» **Tasks for this exercise**
A. Using the passage on the Commission for Africa's reports, list the areas in which African governments are called on to meet their spending commitments.
B. Translate this sentence from the passage on the Commission for Africa's reports into Spanish: "The report noted that there had been progress against many of the recommendations, but very little movement in the area of trade reform, in particular."

» **Text to read**
After the summit however the profile of the report faded but it clearly had a major impact on the delivery of policy, though it is not clear whether all the Commission recommendations which were pledged at Gleneagles will be fully implemented.

In April 2007, the Africa Progress Panel (APP) was launched as an independent authority on Africa to focus world leaders' attention on delivering their commitments to the continent. The Panel, chaired by Kofi Annan, is composed of Michel Camdessus, Peter Eigen, Bob Geldof, Graça Machel, Strive Masiyiwa, Linah Mohohlo, Robert Rubin, and Tidjane Thiam.

On 13 September 2010, the commission launched a second report, Still Our Common Interest, looking at what had happened since the last report – both in Africa and against the individual recommendations made in 2005. It found that, despite considerable progress towards the Millennium Development Goals in many African countries, Africa's economic success over the preceding five years had yet to be translated into economic benefits for the majority of Africans. The report noted that there had been progress against many of the recommendations, but very little movement in the area of trade reform, in particular. It made new recommendations on how to ensure that the promise of Africa's accelerated economic growth was converted into development across the sub-Saharan African region. It called on African countries to continue reforms that would make it easier to invest and do business and on African governments to fulfill their commitments to spending on health, education, water, sanitation and infrastructure. It called for continued and expanding aid from developed countries, but reiterated the importance of making progress on increasing Africa's share of global trade. It is stated that one per cent of global trade is worth $195 billion to Africa in 2009 – five times the amount it received in aid.

Collected data:
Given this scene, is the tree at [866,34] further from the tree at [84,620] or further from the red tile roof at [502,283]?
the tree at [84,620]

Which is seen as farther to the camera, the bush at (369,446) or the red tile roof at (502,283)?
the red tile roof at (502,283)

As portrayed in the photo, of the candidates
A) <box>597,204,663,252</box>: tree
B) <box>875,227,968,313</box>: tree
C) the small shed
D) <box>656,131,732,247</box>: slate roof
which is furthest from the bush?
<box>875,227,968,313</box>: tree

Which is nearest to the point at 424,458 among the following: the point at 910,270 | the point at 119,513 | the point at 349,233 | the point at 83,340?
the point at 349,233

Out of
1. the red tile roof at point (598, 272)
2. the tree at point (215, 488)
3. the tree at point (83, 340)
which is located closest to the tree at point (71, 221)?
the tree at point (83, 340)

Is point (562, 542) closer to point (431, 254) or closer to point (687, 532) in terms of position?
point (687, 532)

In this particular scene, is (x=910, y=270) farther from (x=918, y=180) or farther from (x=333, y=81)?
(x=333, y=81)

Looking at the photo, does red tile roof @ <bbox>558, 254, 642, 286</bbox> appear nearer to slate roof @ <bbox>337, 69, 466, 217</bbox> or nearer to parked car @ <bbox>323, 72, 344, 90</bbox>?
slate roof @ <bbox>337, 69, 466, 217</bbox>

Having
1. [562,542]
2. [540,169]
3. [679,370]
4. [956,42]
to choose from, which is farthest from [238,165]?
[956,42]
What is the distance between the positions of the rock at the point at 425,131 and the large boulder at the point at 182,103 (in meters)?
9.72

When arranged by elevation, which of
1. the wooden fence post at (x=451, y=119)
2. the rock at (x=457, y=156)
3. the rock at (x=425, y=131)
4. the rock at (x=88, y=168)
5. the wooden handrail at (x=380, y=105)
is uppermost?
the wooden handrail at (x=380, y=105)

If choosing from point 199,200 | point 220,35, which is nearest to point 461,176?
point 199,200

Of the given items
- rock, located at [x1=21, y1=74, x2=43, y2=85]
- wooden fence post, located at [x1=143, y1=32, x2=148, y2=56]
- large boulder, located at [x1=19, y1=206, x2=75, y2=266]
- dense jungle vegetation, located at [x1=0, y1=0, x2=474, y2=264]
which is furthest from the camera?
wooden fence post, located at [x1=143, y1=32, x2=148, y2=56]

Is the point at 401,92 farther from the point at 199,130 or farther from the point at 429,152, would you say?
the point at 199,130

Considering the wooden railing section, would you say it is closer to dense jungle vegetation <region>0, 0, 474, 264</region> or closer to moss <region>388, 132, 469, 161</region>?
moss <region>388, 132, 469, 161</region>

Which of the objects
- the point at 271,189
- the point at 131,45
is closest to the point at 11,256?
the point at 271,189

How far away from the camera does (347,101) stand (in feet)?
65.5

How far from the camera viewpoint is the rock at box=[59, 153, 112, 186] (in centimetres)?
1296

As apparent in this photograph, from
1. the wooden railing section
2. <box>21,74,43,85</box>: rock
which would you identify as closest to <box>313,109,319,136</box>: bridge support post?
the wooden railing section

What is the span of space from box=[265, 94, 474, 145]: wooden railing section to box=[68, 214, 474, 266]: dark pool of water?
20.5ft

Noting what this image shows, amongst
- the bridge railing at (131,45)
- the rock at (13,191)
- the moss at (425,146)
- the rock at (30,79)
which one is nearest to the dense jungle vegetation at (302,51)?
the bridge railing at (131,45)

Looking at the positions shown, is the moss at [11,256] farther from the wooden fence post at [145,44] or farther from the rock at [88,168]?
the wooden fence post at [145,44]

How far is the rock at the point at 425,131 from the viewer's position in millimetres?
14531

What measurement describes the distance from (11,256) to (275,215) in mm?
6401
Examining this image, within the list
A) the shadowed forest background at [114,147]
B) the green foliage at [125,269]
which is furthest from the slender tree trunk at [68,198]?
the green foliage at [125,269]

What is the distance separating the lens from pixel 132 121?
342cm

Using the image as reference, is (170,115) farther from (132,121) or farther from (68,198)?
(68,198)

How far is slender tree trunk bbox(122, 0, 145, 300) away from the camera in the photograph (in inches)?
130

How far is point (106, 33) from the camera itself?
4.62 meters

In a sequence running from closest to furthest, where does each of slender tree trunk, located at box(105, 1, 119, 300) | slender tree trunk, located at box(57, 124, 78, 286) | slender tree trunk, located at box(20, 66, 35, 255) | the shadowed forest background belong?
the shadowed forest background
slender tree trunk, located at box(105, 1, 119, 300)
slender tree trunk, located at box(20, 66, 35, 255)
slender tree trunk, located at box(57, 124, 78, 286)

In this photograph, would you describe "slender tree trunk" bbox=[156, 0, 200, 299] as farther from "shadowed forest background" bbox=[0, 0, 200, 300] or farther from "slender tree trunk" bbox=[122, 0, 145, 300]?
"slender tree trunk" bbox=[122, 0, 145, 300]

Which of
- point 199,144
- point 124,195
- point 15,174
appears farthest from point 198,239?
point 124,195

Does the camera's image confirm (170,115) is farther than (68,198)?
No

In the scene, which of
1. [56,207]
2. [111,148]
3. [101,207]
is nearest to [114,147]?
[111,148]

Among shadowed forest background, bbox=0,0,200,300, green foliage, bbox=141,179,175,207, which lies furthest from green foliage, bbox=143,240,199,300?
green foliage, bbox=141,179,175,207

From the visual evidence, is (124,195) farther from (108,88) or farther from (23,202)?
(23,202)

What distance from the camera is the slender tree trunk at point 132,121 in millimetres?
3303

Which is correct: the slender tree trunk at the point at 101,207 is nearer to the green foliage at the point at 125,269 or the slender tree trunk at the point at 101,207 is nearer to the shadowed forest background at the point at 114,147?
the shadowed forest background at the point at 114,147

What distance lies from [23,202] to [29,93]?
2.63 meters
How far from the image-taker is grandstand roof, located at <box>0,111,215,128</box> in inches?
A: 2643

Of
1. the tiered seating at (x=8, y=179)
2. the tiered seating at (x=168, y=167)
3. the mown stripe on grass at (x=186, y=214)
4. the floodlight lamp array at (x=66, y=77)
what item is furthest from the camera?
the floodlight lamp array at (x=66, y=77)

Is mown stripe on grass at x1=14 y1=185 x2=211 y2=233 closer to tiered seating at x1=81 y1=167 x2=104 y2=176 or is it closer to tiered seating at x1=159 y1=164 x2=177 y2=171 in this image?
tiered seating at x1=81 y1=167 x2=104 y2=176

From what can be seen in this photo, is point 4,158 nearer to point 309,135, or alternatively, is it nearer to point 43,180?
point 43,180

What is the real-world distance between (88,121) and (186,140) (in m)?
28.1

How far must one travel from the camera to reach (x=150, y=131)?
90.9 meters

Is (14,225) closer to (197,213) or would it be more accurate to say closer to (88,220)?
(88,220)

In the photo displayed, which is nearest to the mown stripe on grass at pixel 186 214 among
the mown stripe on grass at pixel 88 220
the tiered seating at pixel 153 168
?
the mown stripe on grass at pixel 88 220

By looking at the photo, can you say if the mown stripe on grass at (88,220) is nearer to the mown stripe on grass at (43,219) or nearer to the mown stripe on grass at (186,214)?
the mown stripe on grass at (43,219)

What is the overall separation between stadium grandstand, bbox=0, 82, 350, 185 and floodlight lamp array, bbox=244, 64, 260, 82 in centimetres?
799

» **Problem solutions**
A. Health, education, water, sanitation, infrastructure

B. El informe señaló que se habían logrado avances en muchas de las recomendaciones, pero muy poco movimiento en el ámbito de la reforma comercial, en particular.